Google mentions that including your brand name is important but it also mentions that it is only important where it is useful and helpful, like on the home page.
If you have found a great business name and you are interested in promoting it, make sure you include it on your brand-driven pages, like “About us”, blog home page, contact page, etc.
But think twice before including your name on all pages of your site. It will make your titles longer and may force Google to truncate them in search results or even modify it.
That being said, if you notice Google changing a lot of your titles, consider removing the brand name from them. That’s the fastest way to make your title tags shorter.
Any time you are crafting your page title, ask yourself one question: Would it help my target reader understand what my page is about?
Instead of trying to come up with a search-optimized title that will get clicks, try to come up with an informative and useful title. Google always prioritizes its users, so the best SEO practice is to put your reader first and create a customer-centric content strategy.
Include your whole team into the process: Collect their feedback on what they think will be the most useful title tag for each page.

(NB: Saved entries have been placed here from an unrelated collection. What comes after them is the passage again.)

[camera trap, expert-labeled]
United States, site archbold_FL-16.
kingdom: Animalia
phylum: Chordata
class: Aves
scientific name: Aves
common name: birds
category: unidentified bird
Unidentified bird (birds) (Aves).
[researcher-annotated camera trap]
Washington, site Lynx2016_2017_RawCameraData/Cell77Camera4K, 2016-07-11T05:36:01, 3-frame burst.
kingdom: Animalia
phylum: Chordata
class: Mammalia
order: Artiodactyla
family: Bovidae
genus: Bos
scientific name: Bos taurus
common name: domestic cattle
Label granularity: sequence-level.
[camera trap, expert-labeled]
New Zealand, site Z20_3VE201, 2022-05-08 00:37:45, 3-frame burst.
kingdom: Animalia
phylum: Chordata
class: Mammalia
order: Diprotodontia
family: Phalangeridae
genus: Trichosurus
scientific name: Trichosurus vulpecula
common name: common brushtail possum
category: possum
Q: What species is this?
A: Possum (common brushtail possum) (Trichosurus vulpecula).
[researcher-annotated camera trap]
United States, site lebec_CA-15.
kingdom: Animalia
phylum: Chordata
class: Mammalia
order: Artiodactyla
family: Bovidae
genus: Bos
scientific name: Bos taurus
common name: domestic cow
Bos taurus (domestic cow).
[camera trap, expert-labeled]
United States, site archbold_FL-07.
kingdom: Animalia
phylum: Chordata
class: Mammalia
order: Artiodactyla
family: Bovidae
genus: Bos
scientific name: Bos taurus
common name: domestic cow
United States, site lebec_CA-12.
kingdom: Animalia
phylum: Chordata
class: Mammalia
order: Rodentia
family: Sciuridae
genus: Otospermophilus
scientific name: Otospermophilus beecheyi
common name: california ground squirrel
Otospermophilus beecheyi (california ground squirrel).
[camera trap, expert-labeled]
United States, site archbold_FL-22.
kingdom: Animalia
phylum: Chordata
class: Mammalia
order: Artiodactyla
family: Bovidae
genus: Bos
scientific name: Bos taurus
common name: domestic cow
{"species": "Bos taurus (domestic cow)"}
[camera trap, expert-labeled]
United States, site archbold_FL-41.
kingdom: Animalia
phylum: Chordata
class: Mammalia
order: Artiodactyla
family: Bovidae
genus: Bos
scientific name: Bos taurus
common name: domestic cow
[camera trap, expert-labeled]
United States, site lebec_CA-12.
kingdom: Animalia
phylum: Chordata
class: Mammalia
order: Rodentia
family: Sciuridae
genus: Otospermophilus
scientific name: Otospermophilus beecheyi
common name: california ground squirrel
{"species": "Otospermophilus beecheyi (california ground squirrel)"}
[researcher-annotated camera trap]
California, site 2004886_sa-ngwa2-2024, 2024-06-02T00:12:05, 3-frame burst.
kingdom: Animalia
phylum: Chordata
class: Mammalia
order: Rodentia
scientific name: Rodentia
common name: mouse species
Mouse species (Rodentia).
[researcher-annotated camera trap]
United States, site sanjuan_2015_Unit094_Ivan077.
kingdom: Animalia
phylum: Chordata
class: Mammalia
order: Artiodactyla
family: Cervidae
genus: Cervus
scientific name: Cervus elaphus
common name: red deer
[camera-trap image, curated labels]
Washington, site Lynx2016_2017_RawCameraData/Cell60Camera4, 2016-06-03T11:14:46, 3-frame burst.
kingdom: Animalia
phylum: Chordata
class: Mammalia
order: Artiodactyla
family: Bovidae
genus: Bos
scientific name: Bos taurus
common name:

Cross-team collaboration is an important SEO practice these days which relies on the company’s unified communications.
Whether you have an in-house team or a few freelancers helping you operate your blog, include them in your SEO strategy as much as possible.
Google’s results are versatile, they are hard to keep up with. You may already be monitoring your rankings. But are you keeping an eye on your search snippets, at least those coming up for your most important search queries?
Visualping is a great tool allowing you to set up all kinds of monitoring, including SERP monitoring. Visualping allows to set up monitoring for a certain part of the page, so you can monitor only your own snippet and get notified when Google modifies your title:
This is a great tool for automated SEO maintenance.
Additionally, keep an eye on your Search Console dashboard to spot some articles that have lost some organic click-through and check whether Google has modified those search snippets as well.
Change is inevitable, especially when it comes to such a fast-evolving industry like SEO. Yet, one thing remains constant: If you want Google to “like” your site, make it useful for your users.
Blog as if Google never existed is a good practice. It means that you need to prioritize your target reader. Yet, making it easier to find and understand for a search crawler won’t hurt.
HTML title tags remain the most important on-page element helping search engines understand the core meaning of the page. Keep your titles useful, descriptive and concise for Google to use them to form your search snippets.